Visceral adipose tissue returns to baseline after stopping therapeutic intervention with rHGH
Simon Collins, HIV i-Base
Central fat accumulation remains one of the most distressing but least understood metabolic complications, with very limited management options.
Several studies have reported that recombinant Human Growth Hormone (rHGH) can reduce central visceral adipose tissue (VAT), although earliest studies at higher doses (4-6 mg/day) were associated with significant toxicity. Additionally, any benefit seemed dependent on maintaining treatment, and the optimal dose remained to be established.
It was important to see the 3-years results from a study from the Massachusetts General Hospital, presented by Steven Grinspoon, carried out in people with reduced growth hormone (GH) secretion (peak GH <7.5 ng/mL).  This was a randomised double-blind study of low dose rHGH (an average dose of 0.33 mg/day: starting at 2 mcg/kg/day but increasing to 6 mcg/kg/day, titrating to the upper quartile of normal IGF-1 range). After 18 months patients crossed over to either active drug or placebo, depending on their original randomisation.

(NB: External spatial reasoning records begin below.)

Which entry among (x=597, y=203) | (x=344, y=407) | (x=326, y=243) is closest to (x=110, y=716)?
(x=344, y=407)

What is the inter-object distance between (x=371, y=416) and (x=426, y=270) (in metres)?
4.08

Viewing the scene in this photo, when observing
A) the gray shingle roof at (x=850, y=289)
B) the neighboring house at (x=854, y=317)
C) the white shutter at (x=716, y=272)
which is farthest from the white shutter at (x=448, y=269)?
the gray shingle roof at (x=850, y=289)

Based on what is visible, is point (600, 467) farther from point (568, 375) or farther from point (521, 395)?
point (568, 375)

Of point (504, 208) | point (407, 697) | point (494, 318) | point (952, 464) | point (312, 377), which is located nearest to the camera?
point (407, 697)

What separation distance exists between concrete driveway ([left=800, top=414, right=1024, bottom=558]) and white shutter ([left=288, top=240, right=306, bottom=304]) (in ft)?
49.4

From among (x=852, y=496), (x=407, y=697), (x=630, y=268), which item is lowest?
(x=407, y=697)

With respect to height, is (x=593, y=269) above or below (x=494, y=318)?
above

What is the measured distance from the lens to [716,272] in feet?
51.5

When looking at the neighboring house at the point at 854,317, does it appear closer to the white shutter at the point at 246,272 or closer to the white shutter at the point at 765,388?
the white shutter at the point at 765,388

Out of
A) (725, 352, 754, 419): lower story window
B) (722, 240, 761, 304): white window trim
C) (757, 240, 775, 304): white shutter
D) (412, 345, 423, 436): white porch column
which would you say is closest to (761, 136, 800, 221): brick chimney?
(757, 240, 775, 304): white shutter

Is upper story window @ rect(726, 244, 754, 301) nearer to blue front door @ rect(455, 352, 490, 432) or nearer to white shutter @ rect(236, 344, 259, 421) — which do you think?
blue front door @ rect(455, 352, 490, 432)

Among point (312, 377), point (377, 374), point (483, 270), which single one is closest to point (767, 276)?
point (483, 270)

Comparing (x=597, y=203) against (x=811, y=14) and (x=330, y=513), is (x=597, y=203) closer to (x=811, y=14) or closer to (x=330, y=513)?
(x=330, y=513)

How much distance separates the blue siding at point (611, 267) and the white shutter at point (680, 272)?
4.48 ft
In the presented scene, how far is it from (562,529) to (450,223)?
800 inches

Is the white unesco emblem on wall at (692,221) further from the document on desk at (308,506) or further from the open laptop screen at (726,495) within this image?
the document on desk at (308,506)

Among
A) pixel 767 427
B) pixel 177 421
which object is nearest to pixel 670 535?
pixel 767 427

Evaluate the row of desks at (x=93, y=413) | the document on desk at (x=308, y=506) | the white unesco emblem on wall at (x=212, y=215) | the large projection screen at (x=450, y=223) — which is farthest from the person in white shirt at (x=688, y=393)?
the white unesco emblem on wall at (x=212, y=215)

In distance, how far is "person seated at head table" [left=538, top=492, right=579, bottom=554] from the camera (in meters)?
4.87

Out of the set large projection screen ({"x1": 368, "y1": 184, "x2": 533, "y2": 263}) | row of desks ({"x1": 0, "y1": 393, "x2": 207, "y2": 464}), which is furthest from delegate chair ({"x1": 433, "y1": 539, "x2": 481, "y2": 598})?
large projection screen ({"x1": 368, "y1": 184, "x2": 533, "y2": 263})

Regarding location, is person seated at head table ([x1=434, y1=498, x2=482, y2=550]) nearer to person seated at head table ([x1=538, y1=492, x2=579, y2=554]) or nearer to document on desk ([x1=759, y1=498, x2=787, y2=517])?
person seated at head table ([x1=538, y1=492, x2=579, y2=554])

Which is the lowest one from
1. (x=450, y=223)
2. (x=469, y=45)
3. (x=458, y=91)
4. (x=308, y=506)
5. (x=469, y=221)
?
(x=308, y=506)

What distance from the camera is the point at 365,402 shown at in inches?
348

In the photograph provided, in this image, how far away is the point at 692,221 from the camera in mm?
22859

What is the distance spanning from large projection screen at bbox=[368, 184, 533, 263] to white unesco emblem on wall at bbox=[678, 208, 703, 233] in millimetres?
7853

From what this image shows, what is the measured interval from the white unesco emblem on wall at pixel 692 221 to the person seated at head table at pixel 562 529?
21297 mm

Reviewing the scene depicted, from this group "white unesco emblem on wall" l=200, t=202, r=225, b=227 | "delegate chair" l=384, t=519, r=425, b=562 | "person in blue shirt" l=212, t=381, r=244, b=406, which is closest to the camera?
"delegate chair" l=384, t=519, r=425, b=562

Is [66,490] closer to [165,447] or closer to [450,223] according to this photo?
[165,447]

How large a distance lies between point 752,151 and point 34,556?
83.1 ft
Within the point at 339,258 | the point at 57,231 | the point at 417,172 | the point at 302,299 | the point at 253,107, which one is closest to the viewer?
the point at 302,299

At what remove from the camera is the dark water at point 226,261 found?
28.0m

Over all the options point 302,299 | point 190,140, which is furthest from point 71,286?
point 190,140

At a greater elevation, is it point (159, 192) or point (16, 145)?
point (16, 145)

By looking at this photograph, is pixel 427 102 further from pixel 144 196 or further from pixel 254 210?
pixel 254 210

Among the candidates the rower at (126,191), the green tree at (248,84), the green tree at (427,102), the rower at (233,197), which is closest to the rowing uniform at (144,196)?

The 18 month initial results have already been published. 
Pooled analysis for both arms showed that 18 months treatment significantly reduced mean (+SD) VAT compared to placebo (-7.3 +21.3% vs +4.8 +22.7%, p<0.0001) and trunk fat (-3.2 +15.3% vs +2.4 +13.1%, p=0.003). rHGH also had a statistically positive effect on reducing systolic and diastolic blood pressure, triglycerides and LDL-cholesterol and increasing lower limb fat, but had a negative glyceamic affect: increasing fasting glucose and 2-hour glucose on OGTT (see Table 1). No impact for seen for intima media thickness, though this was not elevated at baseline.
During the crossover period, the benefits of rHGH on VAT reversed to baseline within 6 months. The increase in IFG-1 seen during 18 month treatment (approximately +100ng/mL increase from baseline) also dropped within 2-4 weeks of discontinuation.
Table 1: Pooled effect of rHGH vs placebo at 18 months (mean%, ±SD)
|VAT||-7.3 ±21.3%||+4.8 ±22.7%||<0.0001|
|Trunk fat||-3.2 ±15.3%||+2.4 ±13.1%||0.003|
|Lower limb fat||+4.9 ±13.3%||+1.1 ±11.8||0.03|
|Systolic BP||-2.0 ±13.9%||+2.6 ±12.0%||0.007|
|Diastolic BP||-1.1 ±13.7%||+5.8 ±17.1%||0.0009|
|Triglycerides||-0.9 ±43.4%||+11.0 ±52.9%||0.05|
|LDL-chol||-2.7 ±23.7%||+4.9 ±28.7%||0.03|
|Fasting glucose||6.7 ±11.7%||2.5 ±11.4%||0.007|
|2-hour glucose||16.5 ±48.6%||0.1 ±26.9%||0.002|
The importance of continuing treatment in order to maintain any reduction in VAT has also been reported with tesamorelin, which although has reduced toxicity, appears to reverse benefits back to baseline VAT levels if discontinued. An FDA decision on approval of tesamorelin is expected in the second quarter of 2010.
- Grinspoon S et al. Effects of treatment and discontinuation of low dose physiologic growth hormone in HIV patients with abdominal fat accumulation: a randomised, placebo-controlled 36-month crossover trial. 11th Intl Workshop on Adverse Drug Reactions. 26-28 October 2009, Philadelphia. Oral abstract O-02. Antiviral therapy 2009; 14 Suppl 2: A3.
- Lo et al. Low-dose physiological growth hormone in patients with HIV and abdominal fat accumulation. JAMA 2008;300(5):509-519. (6 August 2008).